There are some who might suggest that I let men off the hook when it comes to gift cards. Especially ones with wives who say, “I’ll like whatever you get me.” But I have even less sympathy for the gift card buying spouse, regardless of their gender. What the hypothetical wife is really saying is, “Why don’t you get off your lazy butt and figure out what I want for once?” She can hardly be blamed for being indirect, because she would expect to get coal in her stocking if she actually ever said that out loud.

Of course, there are exceptions to every Christmas shopping rule, and that is gift cards, or tickets for an experience or event that the giver knows the recipient will enjoy. Such as a trip to a spa, or membership at the Phoenix Art Museum. Buying gift cards makes sense in the case of an experience gift, because it’s pretty scroogy to ask a massage therapist to work on Christmas morning, even if he or she gets paid double time. And one can hardly expect the Phoenix Art Museum to be open that day, either.

The experience gift card would also be a good idea for the spoiled American child who has everything and nowhere to put it. Like the completely hypothetical Cousin Timmy. Cousin Timmy’s dad has a shed for the lawn mower, hedge trimmer, and various other manly accessories. Cousin Timmy has his own shed for toy overflow. A good gift for Timmy would be tickets to the zoo, or Sea World, or even to the movies.

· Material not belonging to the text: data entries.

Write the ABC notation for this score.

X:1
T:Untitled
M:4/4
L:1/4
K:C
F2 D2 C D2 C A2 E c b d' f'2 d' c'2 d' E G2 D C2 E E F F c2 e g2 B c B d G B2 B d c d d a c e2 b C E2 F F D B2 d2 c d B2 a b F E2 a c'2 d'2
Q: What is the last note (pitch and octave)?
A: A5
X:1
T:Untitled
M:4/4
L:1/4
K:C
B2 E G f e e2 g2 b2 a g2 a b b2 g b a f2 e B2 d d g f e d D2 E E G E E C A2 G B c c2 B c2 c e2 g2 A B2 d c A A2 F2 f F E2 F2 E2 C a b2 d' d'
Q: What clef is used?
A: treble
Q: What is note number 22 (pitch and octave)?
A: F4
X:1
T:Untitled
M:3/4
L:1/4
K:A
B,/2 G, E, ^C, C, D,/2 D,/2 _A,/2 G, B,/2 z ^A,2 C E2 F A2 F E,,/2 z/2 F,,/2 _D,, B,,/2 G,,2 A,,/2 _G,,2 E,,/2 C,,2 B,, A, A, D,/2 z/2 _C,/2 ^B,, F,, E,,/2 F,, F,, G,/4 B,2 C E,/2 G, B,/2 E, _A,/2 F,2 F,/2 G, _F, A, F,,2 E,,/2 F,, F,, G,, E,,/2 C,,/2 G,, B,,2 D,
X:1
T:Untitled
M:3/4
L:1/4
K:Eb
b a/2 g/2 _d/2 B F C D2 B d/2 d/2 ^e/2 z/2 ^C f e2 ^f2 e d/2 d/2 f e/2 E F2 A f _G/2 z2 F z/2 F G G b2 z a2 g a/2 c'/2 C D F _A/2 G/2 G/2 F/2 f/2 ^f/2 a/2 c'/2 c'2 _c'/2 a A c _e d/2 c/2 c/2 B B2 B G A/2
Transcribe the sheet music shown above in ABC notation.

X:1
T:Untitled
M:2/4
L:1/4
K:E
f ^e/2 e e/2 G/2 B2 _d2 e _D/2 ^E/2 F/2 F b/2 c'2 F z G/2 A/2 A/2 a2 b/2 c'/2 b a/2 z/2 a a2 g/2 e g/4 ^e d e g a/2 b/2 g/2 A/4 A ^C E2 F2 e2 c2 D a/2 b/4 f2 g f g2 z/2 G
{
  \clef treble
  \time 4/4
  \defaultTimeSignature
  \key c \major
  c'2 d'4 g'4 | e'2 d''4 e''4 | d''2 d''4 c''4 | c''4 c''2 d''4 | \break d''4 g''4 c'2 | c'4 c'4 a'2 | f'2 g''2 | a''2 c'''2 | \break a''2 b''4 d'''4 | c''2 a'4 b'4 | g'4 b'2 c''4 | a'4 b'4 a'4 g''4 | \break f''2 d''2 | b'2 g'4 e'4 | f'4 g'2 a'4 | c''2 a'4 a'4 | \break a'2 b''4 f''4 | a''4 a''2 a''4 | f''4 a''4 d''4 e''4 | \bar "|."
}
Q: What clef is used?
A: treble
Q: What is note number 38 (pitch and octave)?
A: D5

The experience gift is one that the recipient can relish and then reminisce over and not have to dust every two weeks. And Cousin Timmy’s hypothetical mother doesn’t have to store it and rotate it with the hundreds of other toys and do whatever magical thing she does (which apparently doesn’t include regular beatings), to keep Cousin Timmy from turning into Snot-Nosed-Brat Timmy.

Holiday gift buying is far more satisfying with a little investigation into the recipient’s interests. Don’t get beaten by Black Friday. Stay home. Shop on the Internet. Just say no to the gift-buyer’s crack—gift cards. With a little effort gift-givers can elicit a genuine smile instead of a “Thanks for the socks,” face.